* **Extract**
=== Section Start ===

While balancing his coursework and a rigorous training schedule, Tommie found time to join the Beta Beta Chi Chapter of Phi Beta Sigma Fraternity, Incorporated. Phi Beta Sigma is an international Fraternity founded on January 9, 1914, on the campus of Howard University in Washington, DC. As a member of the Fraternity, Tommie utilized the leadership skills that he gained at an early age and served as the President of his Chapter for two years. In an interview with the V.S.OP team, Tommie shares how he overcame the adversities of being born to teenage parents and losing his father to go on to become a college graduate, All-American athlete and up and coming entrepreneur.

V.S.OP: “Tell us about your journey. How did you get into the industry that you are in?”

TL: “I am someone who came from nothing, born in a society where most that looked like me would be predisposed to drugs, violence and poverty. I somehow fell into the fashion industry, but I am using my brand and movement to redefine culture and make sustainable living more accessible to underrepresented millennials.”

Tommie truly believes in the old mantra that “it takes a village to raise a child,” and he attributes much of his success, both personally and professionally, to individuals that served as mentors and role models for him.

=== Section End ===

* **Record excerpts**
=== Section Start ===

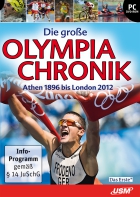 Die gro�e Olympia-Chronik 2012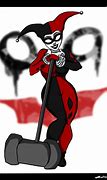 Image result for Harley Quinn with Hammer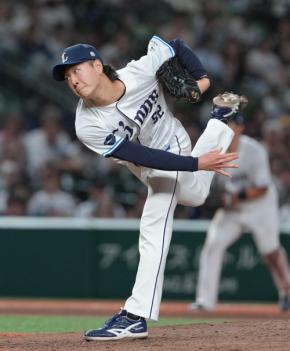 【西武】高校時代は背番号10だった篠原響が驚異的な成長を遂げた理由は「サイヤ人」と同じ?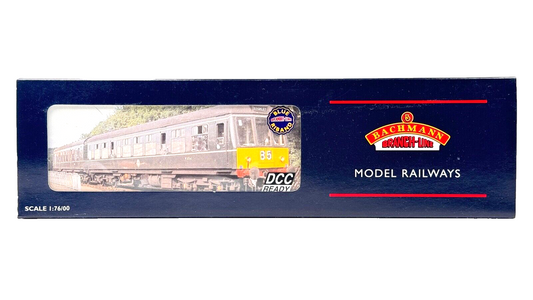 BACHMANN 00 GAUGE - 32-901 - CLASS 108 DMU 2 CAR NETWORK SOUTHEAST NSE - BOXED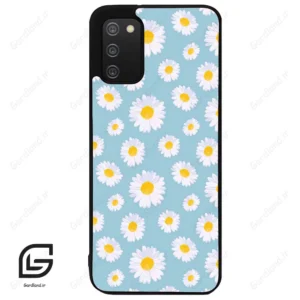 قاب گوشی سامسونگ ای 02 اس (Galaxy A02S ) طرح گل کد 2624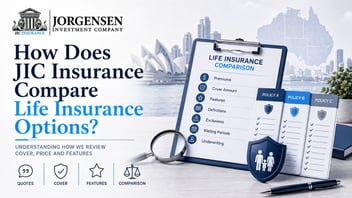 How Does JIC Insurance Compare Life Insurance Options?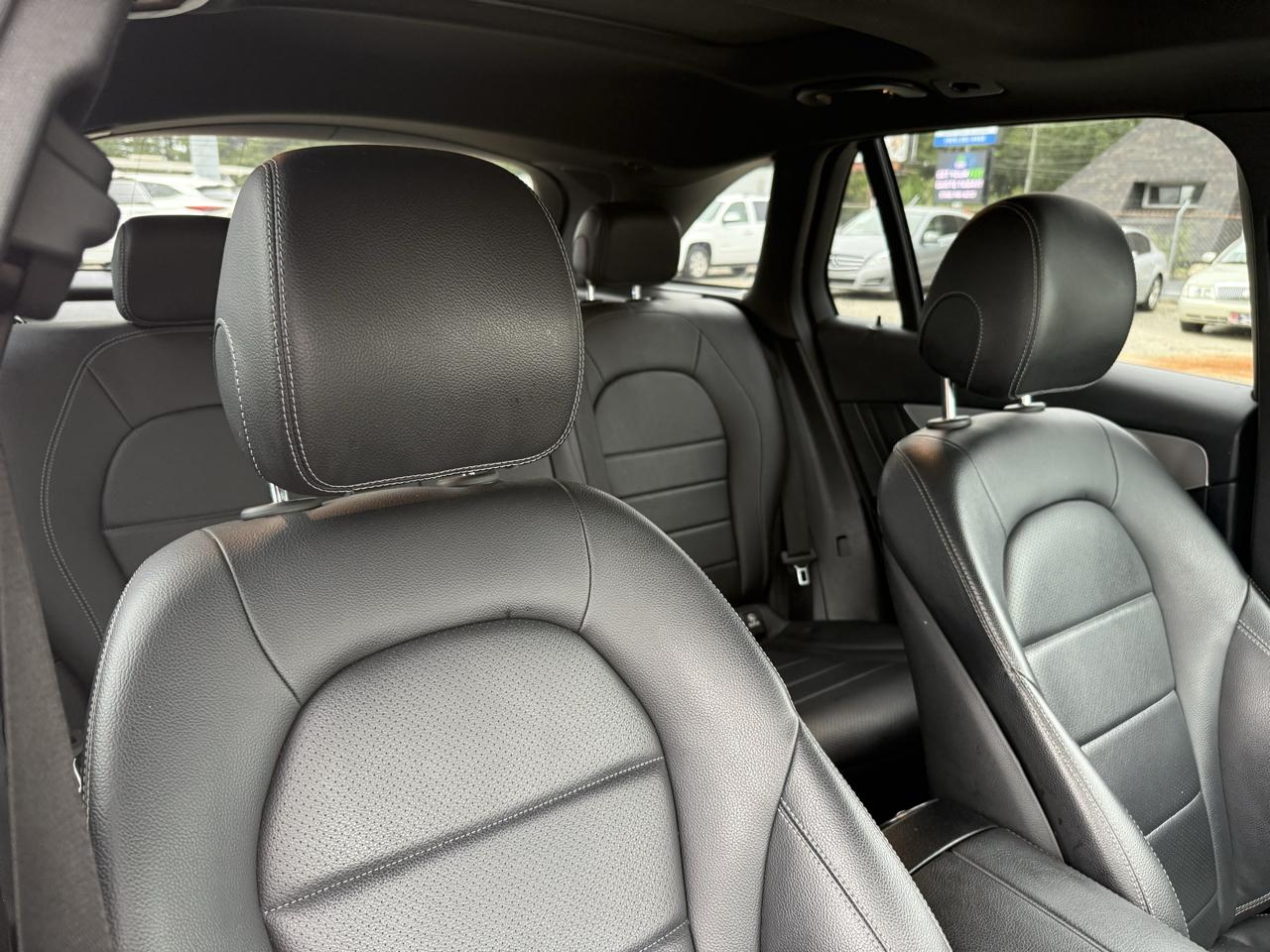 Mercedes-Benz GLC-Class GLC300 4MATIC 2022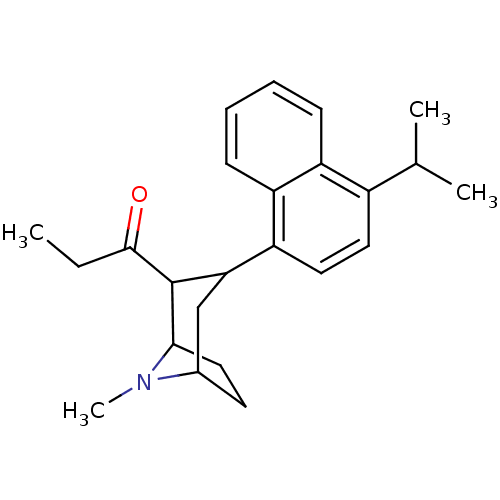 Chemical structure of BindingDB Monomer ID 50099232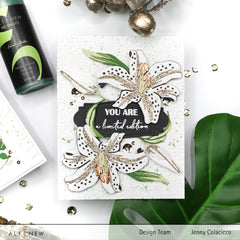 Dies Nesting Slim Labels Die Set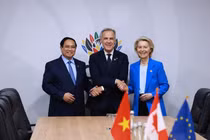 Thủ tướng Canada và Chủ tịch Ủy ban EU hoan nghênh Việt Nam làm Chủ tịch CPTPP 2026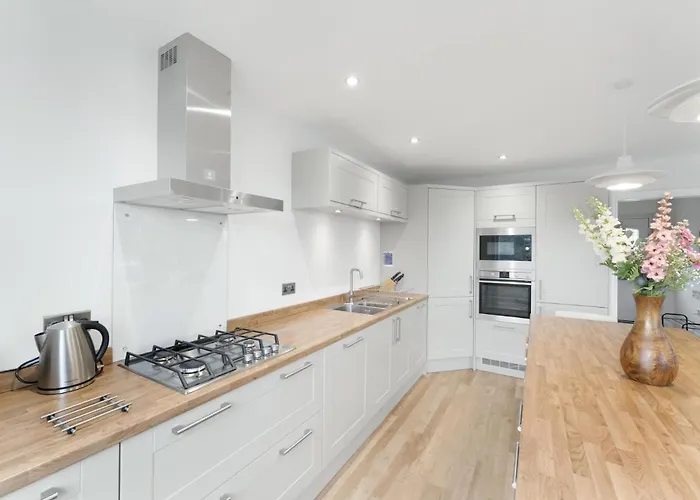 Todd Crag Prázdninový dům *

=== Section End ===

* **What needs to be done**
Reproduce the passage from the profile of Tommie starting at "While balancing his" and ending at "and coming entrepreneur.".

* **Output for this task**
While balancing his coursework and a rigorous training schedule, Tommie found time to join the Beta Beta Chi Chapter of Phi Beta Sigma Fraternity, Incorporated. Phi Beta Sigma is an international Fraternity founded on January 9, 1914, on the campus of Howard University in Washington, DC. As a member of the Fraternity, Tommie utilized the leadership skills that he gained at an early age and served as the President of his Chapter for two years. In an interview with the V.S.OP team, Tommie shares how he overcame the adversities of being born to teenage parents and losing his father to go on to become a college graduate, All-American athlete and up and coming entrepreneur.